Usage

Dependencies

  • Julia >= 1.10 (includes the Distributed standard library)
  • Julia packages
    • DataFrames >= 1.7.0
    • CSV >= 0.10.14
    • CodecZlib >= 0.7.0
    • BufferedStreams >= 1.2.2

Basic Usage

The primary function of this package is execute_demultiplexing(). It classifies sequences in a FASTQ file by aligning them with reference barcodes in barcode file. Usage is as follows:

using BioDemuX
execute_demultiplexing(FASTQ_file, barcode_file, output_directory)

Input

FASTQ File

  • There is no restriction on the sequence length in the FASTQ file.
  • The input can be gzipped; the function automatically detects and processes the files accordingly.
  • The function can take one or two FASTQ files as input. In the case of using two FASTQ files, the command can be executed as follows:
execute_demultiplexing(FASTQ_file1, FASTQ_file2, barcode_file, output_directory)

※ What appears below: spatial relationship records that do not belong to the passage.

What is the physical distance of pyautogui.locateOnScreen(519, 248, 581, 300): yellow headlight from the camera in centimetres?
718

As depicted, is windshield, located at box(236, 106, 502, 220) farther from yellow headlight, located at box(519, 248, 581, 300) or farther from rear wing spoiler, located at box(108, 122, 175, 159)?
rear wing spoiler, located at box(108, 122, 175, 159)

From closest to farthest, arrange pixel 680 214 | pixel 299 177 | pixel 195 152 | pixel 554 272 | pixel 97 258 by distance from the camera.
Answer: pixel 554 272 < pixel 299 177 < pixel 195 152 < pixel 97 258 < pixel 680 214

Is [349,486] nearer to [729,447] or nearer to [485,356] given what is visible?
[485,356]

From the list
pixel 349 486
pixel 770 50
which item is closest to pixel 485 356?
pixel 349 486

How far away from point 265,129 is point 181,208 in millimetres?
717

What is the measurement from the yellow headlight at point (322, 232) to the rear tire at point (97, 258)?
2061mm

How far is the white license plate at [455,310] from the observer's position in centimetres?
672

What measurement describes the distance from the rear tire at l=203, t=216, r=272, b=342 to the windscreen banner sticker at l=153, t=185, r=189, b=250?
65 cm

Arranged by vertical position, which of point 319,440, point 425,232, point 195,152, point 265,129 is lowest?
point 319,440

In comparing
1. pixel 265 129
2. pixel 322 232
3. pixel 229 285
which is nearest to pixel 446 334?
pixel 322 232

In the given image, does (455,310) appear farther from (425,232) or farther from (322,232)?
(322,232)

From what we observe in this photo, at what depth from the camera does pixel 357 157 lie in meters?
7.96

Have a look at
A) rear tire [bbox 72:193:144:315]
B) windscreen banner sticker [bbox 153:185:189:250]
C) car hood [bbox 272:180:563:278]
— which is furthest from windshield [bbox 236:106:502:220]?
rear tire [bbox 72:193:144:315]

When using two FASTQ files, sequences in the FASTQ_file2 are classified based on the alignment of the FASTQ_file1 sequences with the barcodes in the barcode reference file. Hence, the corresponding reads in both FASTQ files must be in the same order and present in equal numbers.

Barcode Reference File

  • The reference file is expected to be a CSV or TSV file containing the following columns: ID, Full_seq, Full_annotation, as shown below:
ID  Full_seq	Full_annotation
001-barcode ACAGACUACAAA XXXBBBBBBBXX
  • In the Full_seq column, the region specified as B in the Full_annotation column is considered as the barcode.

  • Alternatively, a FASTA file of barcode sequences can be used as the reference. In this case, each sequence in the FASTA file is treated as a full barcode (the entire sequence is considered the barcode region) and the header line of each entry (without the > prefix) is used as its ID.

Output

  • All output files will be saved in the specified output_directory.
  • The output is gzipped depending on the input FASTQ format, or can be specified using the gzip_output option.
  • The names of the output files are based on the filename of the FASTQ file as the prefix and the ID values in the barcode reference file. For example, if the FASTQ filename is sample.fastq and the reference file contains IDs such as 001 and 002, the resulting output files will be named sample.001.fastq, sample.002.fastq, and so on. You can freely change the prefix by specifying the output_prefix argument.
  • Sequences that do not match any barcode in the reference file are saved in unknown.fastq. Sequences that have ambiguous classification (i.e., they match multiple barcodes with similar scores) are saved in ambiguous_classification.fastq. These FASTQ files also have prefix like sample.unknown.fastq and sample.ambiguous_classification.fastq.
  • If the output_directory does not exist, a new directory is created to store the output files.